Sunday Scriptures

Times May Change, Christ Does Not

By Father Anthony F. Raso

HAVING, MUCH TO my Baby-Boomer astonishment, turned 70 years old on my last birthday, I am emphatically now a member of the “older generation,” with a view of the world to match.

I used to be ruefully amused by my elders who were always complaining that things were much better in their younger days, but were now all going south at 100 miles an hour. Now, guess who hears himself saying the same things about the 1950s and early ’60s? Yep, it’s that old guy that I see in the mirror.

From Rare to Routine

One of  the things that bothers me a lot nowadays is the long, virtually unbroken line of young people who come to the rectory to arrange marriages and live at the same address already. This used to be a great rarity: Now it is rare when it is not so.

So what should I as “the old priest” do? Lecture them sternly about it? Actually, I’ve tried that and found that the couples were staring at me as if I had suddenly begun speaking to them in Martian.

Now, to be honest, I tend to let it go and continue on with the pre-nuptial investigation on the grounds that they wouldn’t be there in the rectory office at all unless they were trying to make things right now, so God bless them and onward we go. The way I’ve begun to figure it nowadays is that this is best way to go, the more “Christ-like” way in a world that is just no longer the way it was when I was growing up.

I made my peace with that, until I encountered today’s readings, which make me wonder if I’m being so “Christ-like” at all, at least according to an expert on that subject – Christ  Jesus Himself.

In the Gospel this weekend, the Pharisees are up to their old tricks, trying to slip Jesus up by indicating that what He’s saying is at odds with what Moses taught about marriage and divorce. Moses, it seemed, was a lot more permissive about those bills of divorce, but Jesus is drawing the line in the sand much more decisively.

DATA SHOWN:
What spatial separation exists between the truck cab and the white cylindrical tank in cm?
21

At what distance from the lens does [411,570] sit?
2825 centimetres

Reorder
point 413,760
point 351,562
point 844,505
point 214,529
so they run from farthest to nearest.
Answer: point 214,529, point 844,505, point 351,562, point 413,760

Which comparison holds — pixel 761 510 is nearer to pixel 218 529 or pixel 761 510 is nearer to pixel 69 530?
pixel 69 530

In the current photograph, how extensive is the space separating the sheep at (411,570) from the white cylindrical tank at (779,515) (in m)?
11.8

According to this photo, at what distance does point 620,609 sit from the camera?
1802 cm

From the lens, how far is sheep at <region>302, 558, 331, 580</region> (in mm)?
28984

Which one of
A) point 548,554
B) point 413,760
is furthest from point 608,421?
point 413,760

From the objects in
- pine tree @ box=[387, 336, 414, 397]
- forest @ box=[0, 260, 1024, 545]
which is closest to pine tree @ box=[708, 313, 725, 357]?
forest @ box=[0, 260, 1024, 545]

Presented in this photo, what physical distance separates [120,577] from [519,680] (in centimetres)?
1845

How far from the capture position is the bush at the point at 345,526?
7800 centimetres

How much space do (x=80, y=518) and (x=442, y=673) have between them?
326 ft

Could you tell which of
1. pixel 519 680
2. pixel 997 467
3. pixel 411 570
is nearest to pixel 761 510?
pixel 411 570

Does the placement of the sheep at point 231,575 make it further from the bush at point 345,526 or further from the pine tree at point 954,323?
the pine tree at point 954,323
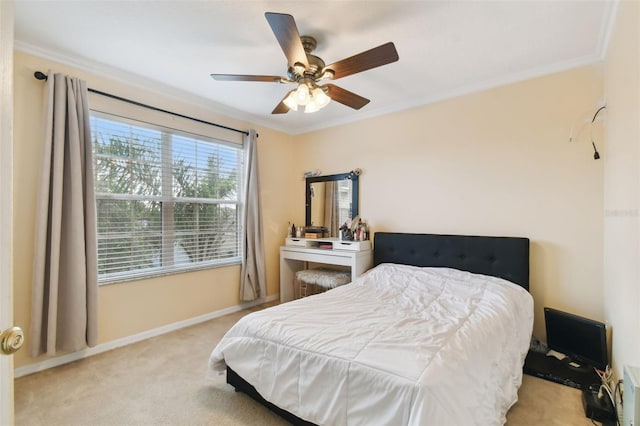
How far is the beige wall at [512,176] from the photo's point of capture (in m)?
2.44

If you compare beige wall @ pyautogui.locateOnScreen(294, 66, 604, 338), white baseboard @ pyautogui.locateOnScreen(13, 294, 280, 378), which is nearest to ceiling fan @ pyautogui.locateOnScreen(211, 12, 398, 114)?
beige wall @ pyautogui.locateOnScreen(294, 66, 604, 338)

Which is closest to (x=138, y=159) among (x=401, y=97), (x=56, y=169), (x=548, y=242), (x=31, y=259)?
(x=56, y=169)

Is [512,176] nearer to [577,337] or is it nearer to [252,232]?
[577,337]

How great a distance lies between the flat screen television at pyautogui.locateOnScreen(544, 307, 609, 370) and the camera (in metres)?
2.13

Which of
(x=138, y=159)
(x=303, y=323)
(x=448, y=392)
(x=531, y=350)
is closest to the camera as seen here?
(x=448, y=392)

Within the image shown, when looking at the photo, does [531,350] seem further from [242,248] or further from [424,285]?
[242,248]

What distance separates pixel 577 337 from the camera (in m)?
2.28

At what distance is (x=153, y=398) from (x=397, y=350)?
1.62m

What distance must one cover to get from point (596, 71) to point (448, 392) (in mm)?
2755

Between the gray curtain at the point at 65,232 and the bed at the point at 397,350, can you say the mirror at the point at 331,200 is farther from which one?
the gray curtain at the point at 65,232

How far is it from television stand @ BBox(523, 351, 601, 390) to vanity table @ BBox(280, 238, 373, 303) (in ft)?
5.44

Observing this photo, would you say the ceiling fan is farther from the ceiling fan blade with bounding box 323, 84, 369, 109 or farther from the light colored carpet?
the light colored carpet

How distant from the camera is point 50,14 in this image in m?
1.92

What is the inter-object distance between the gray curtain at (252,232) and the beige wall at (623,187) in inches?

TRY IT: Please print the whole Sunday Scriptures column from above, word for word, from its heading through its last sentence.

REPLY:
Sunday Scriptures

Times May Change, Christ Does Not

By Father Anthony F. Raso

HAVING, MUCH TO my Baby-Boomer astonishment, turned 70 years old on my last birthday, I am emphatically now a member of the “older generation,” with a view of the world to match.

I used to be ruefully amused by my elders who were always complaining that things were much better in their younger days, but were now all going south at 100 miles an hour. Now, guess who hears himself saying the same things about the 1950s and early ’60s? Yep, it’s that old guy that I see in the mirror.

From Rare to Routine

One of  the things that bothers me a lot nowadays is the long, virtually unbroken line of young people who come to the rectory to arrange marriages and live at the same address already. This used to be a great rarity: Now it is rare when it is not so.

So what should I as “the old priest” do? Lecture them sternly about it? Actually, I’ve tried that and found that the couples were staring at me as if I had suddenly begun speaking to them in Martian.

Now, to be honest, I tend to let it go and continue on with the pre-nuptial investigation on the grounds that they wouldn’t be there in the rectory office at all unless they were trying to make things right now, so God bless them and onward we go. The way I’ve begun to figure it nowadays is that this is best way to go, the more “Christ-like” way in a world that is just no longer the way it was when I was growing up.

I made my peace with that, until I encountered today’s readings, which make me wonder if I’m being so “Christ-like” at all, at least according to an expert on that subject – Christ  Jesus Himself.

In the Gospel this weekend, the Pharisees are up to their old tricks, trying to slip Jesus up by indicating that what He’s saying is at odds with what Moses taught about marriage and divorce. Moses, it seemed, was a lot more permissive about those bills of divorce, but Jesus is drawing the line in the sand much more decisively.